§ Bacaan
◆ ◆ ◆ ◆ ◆ ◆ ◆
Kelima, Pengembangan logistik dan konektivitas maritim (Tol Laut & digital). Keenam, Mendirikan Otoritas ALKI untuk mengelola lalu lintas kapal berbasis fee untuk NKRI, seperti pola Terusan Suez dan Terusan Panama with necessary adjustments.

Ketujuh, Economic rents dari pembangunan ekonomi maritim, sebagian untuk membangun HANKAM Maritim- RI berkelas dunia.

Industri 4.0 & Industri Akuakultur

Kemudian, Prof. Rokhmin Dahuri membeberkan, revolusi Industri Keempat (Industri-4.0) menawarkan berbagai teknologi, dan beberapa dapat diterapkan untuk Sistem Akuakultur untuk meningkatkan produktivitas, efisiensi (profitabilitas), daya saing, dan keberlanjutan.

Istilah ‘Aquaculture 4.0’ pantas diterapkan pada pertanian akuatik yang didorong oleh teknologi yang mengganggu ini. Beberapa “Proyek Akuakultur 4.0” yang menarik telah terbukti sukses di sektor akuakultur. Meningkatkan akurasi, presisi, dan keterulangan dalam proses akuakultur. Memfasilitasi tingkat otomatisasi yang lebih besar atau kontrol bawaan dalam pemantauan rutin sistem akuakultur.

Menyediakan sistem pendukung keputusan yang dapat diandalkan yang ditandai dengan program terkomputerisasi untuk mengumpulkan dan menganalisis data dan menyintesis informasi yang dapat digunakan untuk memecahkan masalah dengan algoritme komputer atau intervensi manusia atau keduanya. Mengurangi ketergantungan pada tenaga kerja manual, dan penilaian subyektif. Akuakultur Lebih Produktif, Efisien, Kompetitif, dan Berkelanjutan.

Pendekatan sistem untuk mewujudkan Prov. Lampung yang maju, sejahtera, mandiri, berkelanjutan, dan diberkahi Tuhan YME pada 2030.

Pendekatan Sistem Untuk Pembangunan Perikanan Budidaya Yang Produktif, Efisien, Berdaya Saing, Inkousif, dan Berkelanjutan.
◆ ◆ ◆ ◆ ◆ ◆ ◆
§ Tugas yang Dikerjakan
A. Dalam bacaan tentang ekonomi maritim dan akuakultur, Otoritas ALKI akan mengelola lalu lintas kapal dengan meniru pola dua terusan. Terusan mana saja?
B. Teruskan bacaan tentang ekonomi maritim dan akuakultur mulai dari kalimat sesudah kalimat terakhirnya.
◆ ◆ ◆ ◆ ◆ ◆ ◆
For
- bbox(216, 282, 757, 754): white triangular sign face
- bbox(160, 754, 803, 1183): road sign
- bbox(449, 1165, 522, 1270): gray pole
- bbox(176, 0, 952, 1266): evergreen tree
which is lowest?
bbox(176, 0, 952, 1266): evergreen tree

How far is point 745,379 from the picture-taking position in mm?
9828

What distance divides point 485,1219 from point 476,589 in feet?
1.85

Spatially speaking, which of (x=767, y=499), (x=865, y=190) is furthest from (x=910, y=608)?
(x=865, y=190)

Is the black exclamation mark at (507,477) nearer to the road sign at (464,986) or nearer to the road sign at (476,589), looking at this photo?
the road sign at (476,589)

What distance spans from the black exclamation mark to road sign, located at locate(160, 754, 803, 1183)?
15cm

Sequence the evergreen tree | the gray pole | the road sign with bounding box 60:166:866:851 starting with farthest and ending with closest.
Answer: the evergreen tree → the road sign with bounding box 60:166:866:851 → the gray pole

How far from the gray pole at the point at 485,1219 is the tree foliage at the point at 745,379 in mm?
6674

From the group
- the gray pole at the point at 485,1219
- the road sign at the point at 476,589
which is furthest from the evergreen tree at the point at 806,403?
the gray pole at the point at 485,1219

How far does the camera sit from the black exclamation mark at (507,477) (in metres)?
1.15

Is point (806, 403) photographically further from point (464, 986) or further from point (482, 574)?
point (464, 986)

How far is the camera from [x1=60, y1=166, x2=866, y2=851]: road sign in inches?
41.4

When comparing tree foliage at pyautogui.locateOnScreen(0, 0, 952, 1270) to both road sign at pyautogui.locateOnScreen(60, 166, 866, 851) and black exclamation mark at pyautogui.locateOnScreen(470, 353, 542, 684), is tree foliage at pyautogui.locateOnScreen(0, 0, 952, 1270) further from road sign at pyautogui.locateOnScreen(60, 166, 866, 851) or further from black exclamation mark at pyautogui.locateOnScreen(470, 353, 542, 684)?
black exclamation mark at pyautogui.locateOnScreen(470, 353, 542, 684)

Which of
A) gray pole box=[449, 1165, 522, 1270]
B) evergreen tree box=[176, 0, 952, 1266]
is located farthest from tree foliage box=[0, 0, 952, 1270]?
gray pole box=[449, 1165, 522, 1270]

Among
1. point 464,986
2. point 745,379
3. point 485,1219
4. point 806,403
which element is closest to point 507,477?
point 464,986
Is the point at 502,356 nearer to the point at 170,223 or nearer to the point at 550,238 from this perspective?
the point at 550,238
◆ ◆ ◆ ◆ ◆ ◆ ◆
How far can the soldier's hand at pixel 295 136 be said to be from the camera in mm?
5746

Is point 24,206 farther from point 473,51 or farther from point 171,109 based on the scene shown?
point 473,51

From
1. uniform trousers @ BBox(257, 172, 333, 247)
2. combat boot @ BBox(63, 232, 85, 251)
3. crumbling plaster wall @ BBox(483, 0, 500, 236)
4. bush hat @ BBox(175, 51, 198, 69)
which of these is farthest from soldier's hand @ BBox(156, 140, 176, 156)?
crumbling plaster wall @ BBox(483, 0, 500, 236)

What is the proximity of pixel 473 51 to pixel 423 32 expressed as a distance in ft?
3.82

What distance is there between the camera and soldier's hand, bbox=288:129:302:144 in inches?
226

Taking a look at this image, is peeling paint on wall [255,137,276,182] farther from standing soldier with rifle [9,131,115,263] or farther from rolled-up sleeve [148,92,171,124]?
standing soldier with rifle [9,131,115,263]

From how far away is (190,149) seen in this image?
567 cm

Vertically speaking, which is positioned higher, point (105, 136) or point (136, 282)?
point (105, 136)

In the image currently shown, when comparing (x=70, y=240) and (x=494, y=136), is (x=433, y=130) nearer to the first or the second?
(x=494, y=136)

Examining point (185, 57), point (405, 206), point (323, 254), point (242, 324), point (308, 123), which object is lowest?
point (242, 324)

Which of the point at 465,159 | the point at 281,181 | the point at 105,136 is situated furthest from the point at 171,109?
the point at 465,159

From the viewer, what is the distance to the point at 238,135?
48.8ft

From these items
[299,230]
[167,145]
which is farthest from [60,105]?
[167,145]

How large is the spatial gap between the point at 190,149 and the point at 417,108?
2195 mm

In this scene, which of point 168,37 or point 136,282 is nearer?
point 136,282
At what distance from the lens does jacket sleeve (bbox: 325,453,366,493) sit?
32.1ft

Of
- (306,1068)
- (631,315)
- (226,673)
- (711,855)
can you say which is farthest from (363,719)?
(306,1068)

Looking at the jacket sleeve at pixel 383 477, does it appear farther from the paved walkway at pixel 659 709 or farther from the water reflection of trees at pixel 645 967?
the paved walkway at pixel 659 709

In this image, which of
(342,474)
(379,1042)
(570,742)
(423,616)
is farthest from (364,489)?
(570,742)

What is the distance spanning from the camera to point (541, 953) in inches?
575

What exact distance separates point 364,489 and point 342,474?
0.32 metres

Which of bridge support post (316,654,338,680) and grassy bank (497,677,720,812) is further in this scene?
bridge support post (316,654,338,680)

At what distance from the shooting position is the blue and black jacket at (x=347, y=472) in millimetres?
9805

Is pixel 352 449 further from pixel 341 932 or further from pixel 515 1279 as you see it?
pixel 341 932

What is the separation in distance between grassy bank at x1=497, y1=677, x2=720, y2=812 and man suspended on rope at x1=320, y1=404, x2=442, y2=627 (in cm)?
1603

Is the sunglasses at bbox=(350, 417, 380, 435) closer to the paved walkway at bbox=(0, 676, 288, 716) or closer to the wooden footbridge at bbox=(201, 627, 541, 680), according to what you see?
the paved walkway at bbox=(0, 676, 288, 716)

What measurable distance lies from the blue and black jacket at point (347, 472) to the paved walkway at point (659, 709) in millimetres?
◆ ◆ ◆ ◆ ◆ ◆ ◆
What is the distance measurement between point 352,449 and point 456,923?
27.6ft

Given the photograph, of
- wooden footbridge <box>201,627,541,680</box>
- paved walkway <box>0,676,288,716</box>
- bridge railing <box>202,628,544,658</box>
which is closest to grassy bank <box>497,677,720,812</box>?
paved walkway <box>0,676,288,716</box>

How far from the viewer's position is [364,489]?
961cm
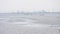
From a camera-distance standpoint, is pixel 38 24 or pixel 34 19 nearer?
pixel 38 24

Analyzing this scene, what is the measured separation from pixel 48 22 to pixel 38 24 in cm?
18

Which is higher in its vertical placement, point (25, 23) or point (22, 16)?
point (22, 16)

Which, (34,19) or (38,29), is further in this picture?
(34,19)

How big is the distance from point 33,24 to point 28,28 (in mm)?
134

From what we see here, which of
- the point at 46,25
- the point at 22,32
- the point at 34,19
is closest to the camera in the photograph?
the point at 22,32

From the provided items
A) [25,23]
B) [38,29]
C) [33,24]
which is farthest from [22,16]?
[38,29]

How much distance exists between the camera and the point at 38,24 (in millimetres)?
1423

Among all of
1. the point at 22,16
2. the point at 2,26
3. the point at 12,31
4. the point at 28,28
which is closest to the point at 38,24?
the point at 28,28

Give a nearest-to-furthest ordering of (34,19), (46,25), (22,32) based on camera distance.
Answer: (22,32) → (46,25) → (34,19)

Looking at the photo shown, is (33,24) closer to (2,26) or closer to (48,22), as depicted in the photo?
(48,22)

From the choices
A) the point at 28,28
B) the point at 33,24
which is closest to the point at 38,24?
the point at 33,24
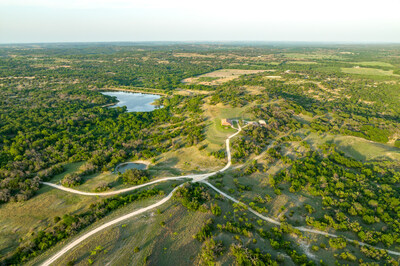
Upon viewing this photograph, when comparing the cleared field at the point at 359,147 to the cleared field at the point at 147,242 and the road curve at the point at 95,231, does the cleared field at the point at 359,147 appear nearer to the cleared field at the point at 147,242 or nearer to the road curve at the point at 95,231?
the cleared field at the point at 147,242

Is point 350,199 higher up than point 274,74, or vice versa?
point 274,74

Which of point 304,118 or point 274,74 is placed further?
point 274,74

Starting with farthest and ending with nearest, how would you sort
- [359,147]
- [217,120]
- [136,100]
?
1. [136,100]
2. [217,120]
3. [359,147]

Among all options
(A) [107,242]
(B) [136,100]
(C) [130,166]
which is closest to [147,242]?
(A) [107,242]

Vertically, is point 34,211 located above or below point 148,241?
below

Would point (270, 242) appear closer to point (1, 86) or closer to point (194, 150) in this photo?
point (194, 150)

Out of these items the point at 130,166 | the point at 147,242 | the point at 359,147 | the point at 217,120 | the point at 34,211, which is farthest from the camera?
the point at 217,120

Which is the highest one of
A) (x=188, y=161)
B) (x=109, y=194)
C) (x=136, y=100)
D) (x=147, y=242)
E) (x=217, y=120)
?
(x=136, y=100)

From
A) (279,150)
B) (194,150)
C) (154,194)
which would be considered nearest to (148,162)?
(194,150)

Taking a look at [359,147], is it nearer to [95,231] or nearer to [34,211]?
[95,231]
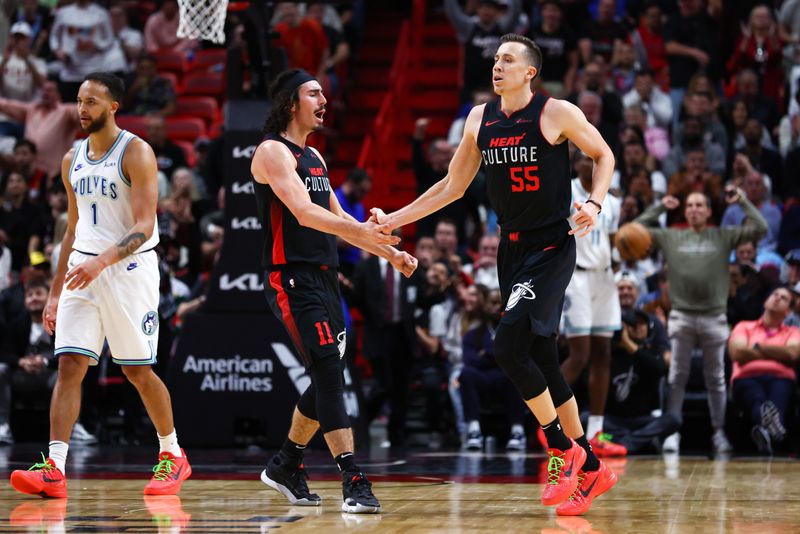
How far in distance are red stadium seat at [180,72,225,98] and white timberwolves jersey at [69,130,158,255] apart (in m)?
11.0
◆ ◆ ◆ ◆ ◆ ◆ ◆
§ Jawaban Tertulis
A. Terusan Suez dan Terusan Panama.

B.
Revitalisasi usaha (bisnis) perikanan budidaya (aquaculture) bertujuan untuk meningkatkan produktivitas, efisiensi (keuntungan), daya saing, inklisivitas, dan keberlanjutan (sustainability) bisnis tersebut.

Revitalisasi bisnis akuakultur tradisional (bergantung pada alam, tanpa penggunaan teknologi) mesti ditempuh dengan meningkatkannya ke tingkat semi-intensif (dengan intervensi teknologi secara moderat):

Unit bisnis harus memenuhi skala ekonomi nya, yakni: besaran (ukuran) unit bisnis yang menghasilkan keuntungan bersih (net profit) yang memberikan penghasilan (income) minimal US$ 375 (Rp 5,6 juta)/bulan/orang. Dengan catatan: US$ 375 = US$ 2,5/orang/hari x 30 hari/bulan x 5 orang.

Menerapkan Best Aquaculture Practices (Cara Budidaya Terbaik): (1) pengunaan benih atau benur unggul yang SPF (Specific Pathogen Free, bebas penyakit), SPR (Specific Pathogen Resistance, tahan terhadap serangan penyakit), dan cepat tumbuh (fast growing) yang bersertifikat; (2) penggunaan pakan berkualitas dan cara pemberian pakan secara tepat dan benar, sehingga PCR = 1; (3) pengendalian hama dan penyakit; (4) manajemen kualitas air; (5) pond engineering; dan (6) biosecurity.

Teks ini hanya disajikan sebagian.